▶ Excerpt:
## Happenings – 2011 Aug 13

Earlier this year, as I said when it happened, someone asked me if there was a book about string theory at a popular level. I had thought I was going to have to recommend one fairly challenging book (Brian Greene’s “The Elegant Universe”) and one anti-string book (Lee Smolin’s “The Trouble with Physics”).

There is an elementary book. As far as I can tell, there is only one… but that could change.

And where would we look for such a book?

Stuff “for Dummies”.

There is a “String Theory for Dummies”, ISBN 978–0–470–46724–4. I hope people aren’t put off by the title, but it’s one of a series of introductory books about just about anything.

No equations… broken into bite-size chunks and thoroughly cross-referenced, so it’s a book you can dive into for a topic rather than have to read cover-to-cover… it appears to be well-written and accurate (as far I know, which isn’t much).

▶ Task requirements:
Reproduce the blog entry above on an introductory string theory book word for word, heading included.

▶ Recorded data:
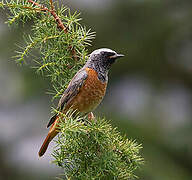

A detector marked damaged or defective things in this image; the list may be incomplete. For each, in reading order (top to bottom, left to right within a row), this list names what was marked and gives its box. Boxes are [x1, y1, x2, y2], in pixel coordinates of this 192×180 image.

▶ Right answer:
## Happenings – 2011 Aug 13

Earlier this year, as I said when it happened, someone asked me if there was a book about string theory at a popular level. I had thought I was going to have to recommend one fairly challenging book (Brian Greene’s “The Elegant Universe”) and one anti-string book (Lee Smolin’s “The Trouble with Physics”).

There is an elementary book. As far as I can tell, there is only one… but that could change.

And where would we look for such a book?

Stuff “for Dummies”.

There is a “String Theory for Dummies”, ISBN 978–0–470–46724–4. I hope people aren’t put off by the title, but it’s one of a series of introductory books about just about anything.

No equations… broken into bite-size chunks and thoroughly cross-referenced, so it’s a book you can dive into for a topic rather than have to read cover-to-cover… it appears to be well-written and accurate (as far I know, which isn’t much).